--- Objective A ---
Rewrite the conference passage starting at "Although I found" and ending at "needs to know.", swapping "toasters" for "blenders".

>> begin Document excerpt

Recently Carnegie Mellon held it's Third Annual Conference on the Electricity Industry. Focusing on "Ensuring that the Industry Has the Physical and Human Resources Needed for the Next Thirty Years," the conference drew participants from around the world--from Bucharest to Seoul and Brazil to China--and, of course exotic Pittsburgh. (You can read Leonard Hyman's summary of the conference at and review conference proceedings at http://www.ece.cmu.edu/~electricityconference.)
Although I found the whole conference compelling, one paper in particular stood out--and no, it wasn't the one I presented. But, first things first.
The first speaker set the tone. Ed Schlesinger, Department Head, Electrical & Computer Engineering, Carnegie Mellon, began by noting that, for the most part, the power is usually on. Our televisions and toasters, microwaves and computers generally work, our gas pumps generally pump, and our lives generally proceed day to day with few interruptions in our power supply. Because everything works so well, the average person has no idea that there are considerable problems in the industry. But, all is not well. And the public needs to know.
That premise--that the public needs to know where things stand in the industry--is critical. It's the premise of my new book, Lights Out: The Electricity Crisis, The Global Economy, and What It Means To You. We need to get the word out that the current situation in the industry is untenable, If we continue waking up each day assuming that the lights will be on and taking no action to ensure that indeed they will continue to shine for years to come, then we're contributing to the problem. As industry professionals, it is our responsibility to talk to more than just each other.

>> end Document excerpt
>> begin Items

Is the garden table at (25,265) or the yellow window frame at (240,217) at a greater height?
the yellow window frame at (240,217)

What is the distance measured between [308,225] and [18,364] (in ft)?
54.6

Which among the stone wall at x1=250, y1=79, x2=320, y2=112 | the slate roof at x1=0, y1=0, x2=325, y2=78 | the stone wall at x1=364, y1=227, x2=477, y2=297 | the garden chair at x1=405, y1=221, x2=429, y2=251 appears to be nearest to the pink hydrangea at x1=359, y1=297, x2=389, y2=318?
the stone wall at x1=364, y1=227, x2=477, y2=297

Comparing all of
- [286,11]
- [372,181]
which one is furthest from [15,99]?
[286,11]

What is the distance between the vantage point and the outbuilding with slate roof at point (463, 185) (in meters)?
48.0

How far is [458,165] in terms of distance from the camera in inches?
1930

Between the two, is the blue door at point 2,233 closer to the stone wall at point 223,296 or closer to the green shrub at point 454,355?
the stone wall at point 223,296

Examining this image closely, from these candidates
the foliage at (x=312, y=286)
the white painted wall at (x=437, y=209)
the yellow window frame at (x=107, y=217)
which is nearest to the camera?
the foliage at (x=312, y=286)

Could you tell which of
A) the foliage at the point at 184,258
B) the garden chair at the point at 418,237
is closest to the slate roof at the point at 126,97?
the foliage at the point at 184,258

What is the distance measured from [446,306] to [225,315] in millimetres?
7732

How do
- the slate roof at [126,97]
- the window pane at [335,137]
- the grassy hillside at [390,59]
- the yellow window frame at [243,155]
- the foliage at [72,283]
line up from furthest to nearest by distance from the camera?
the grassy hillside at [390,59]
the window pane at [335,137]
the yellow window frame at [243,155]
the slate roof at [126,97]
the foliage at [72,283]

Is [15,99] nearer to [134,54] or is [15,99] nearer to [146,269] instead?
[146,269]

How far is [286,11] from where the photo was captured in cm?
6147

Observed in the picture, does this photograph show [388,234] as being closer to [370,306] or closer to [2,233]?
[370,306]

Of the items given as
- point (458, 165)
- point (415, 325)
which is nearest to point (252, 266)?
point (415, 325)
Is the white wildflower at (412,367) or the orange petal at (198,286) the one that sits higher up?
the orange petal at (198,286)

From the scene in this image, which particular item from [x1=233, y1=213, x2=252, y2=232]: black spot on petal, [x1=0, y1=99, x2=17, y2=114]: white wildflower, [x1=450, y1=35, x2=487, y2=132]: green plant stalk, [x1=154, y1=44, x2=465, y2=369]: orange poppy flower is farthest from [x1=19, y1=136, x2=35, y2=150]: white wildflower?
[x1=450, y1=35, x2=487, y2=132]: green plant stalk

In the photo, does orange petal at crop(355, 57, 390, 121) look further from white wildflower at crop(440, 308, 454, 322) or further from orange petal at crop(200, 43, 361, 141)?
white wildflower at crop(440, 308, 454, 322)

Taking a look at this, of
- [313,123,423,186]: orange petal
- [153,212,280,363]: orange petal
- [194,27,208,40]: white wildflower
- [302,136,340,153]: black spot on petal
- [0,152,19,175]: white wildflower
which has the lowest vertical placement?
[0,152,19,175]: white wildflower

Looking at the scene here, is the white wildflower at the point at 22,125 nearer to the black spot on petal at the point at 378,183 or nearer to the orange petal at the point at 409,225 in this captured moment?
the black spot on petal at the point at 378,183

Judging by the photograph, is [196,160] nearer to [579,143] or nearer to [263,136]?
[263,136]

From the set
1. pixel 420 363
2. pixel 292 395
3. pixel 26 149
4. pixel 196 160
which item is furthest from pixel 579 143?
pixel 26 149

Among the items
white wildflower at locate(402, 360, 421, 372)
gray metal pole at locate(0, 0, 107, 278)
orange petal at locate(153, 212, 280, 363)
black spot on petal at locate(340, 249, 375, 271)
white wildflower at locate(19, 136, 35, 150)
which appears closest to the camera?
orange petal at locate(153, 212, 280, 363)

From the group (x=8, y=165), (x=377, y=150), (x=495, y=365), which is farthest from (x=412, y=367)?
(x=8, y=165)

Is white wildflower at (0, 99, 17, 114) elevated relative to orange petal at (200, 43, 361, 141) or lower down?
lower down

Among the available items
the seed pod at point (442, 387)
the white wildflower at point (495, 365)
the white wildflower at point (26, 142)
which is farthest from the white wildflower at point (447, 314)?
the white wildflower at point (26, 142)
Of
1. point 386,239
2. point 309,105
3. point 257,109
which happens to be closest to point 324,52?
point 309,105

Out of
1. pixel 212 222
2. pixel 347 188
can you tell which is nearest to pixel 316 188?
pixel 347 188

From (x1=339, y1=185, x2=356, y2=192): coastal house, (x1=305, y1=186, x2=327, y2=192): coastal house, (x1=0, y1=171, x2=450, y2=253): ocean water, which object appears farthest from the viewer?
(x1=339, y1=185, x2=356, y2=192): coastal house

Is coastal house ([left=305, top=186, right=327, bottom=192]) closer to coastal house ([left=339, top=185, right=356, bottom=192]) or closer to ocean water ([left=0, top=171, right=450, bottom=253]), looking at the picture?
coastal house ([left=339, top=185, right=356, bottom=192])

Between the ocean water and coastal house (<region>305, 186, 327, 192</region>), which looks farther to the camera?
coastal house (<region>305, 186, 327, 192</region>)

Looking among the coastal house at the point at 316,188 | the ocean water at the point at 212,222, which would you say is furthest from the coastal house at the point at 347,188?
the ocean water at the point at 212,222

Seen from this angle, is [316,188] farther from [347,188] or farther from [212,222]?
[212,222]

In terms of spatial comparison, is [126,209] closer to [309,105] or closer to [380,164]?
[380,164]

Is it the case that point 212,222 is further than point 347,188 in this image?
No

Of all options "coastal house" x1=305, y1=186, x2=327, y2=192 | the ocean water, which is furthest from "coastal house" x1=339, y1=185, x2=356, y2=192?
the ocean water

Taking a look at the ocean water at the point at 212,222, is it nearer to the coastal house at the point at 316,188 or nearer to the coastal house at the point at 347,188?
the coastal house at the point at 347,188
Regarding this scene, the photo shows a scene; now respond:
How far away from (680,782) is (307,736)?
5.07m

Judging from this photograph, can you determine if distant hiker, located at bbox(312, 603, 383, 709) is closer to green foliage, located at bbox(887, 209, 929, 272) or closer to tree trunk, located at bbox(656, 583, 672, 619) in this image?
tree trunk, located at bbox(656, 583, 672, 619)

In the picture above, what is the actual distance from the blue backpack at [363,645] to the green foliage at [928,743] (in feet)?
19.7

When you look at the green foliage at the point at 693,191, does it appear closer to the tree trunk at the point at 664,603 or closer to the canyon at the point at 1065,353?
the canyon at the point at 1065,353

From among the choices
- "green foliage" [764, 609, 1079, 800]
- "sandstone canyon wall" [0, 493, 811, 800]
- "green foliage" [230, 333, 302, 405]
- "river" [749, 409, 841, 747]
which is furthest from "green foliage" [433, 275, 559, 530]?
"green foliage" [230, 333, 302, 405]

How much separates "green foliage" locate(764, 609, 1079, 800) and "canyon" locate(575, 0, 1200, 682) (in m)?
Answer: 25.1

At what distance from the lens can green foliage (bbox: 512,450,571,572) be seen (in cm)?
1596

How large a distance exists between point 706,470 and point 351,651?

>> end Items

--- Objective B ---
Locate each line in the rows that contains the string "yellow" and copy it out; case counts.

--- Task output A ---
Although I found the whole conference compelling, one paper in particular stood out--and no, it wasn't the one I presented. But, first things first.
The first speaker set the tone. Ed Schlesinger, Department Head, Electrical & Computer Engineering, Carnegie Mellon, began by noting that, for the most part, the power is usually on. Our televisions and blenders, microwaves and computers generally work, our gas pumps generally pump, and our lives generally proceed day to day with few interruptions in our power supply. Because everything works so well, the average person has no idea that there are considerable problems in the industry. But, all is not well. And the public needs to know.

--- Task output B ---
Is the garden table at (25,265) or the yellow window frame at (240,217) at a greater height?
the yellow window frame at (240,217)
the yellow window frame at (x=107, y=217)
- the yellow window frame at [243,155]
the yellow window frame at [243,155]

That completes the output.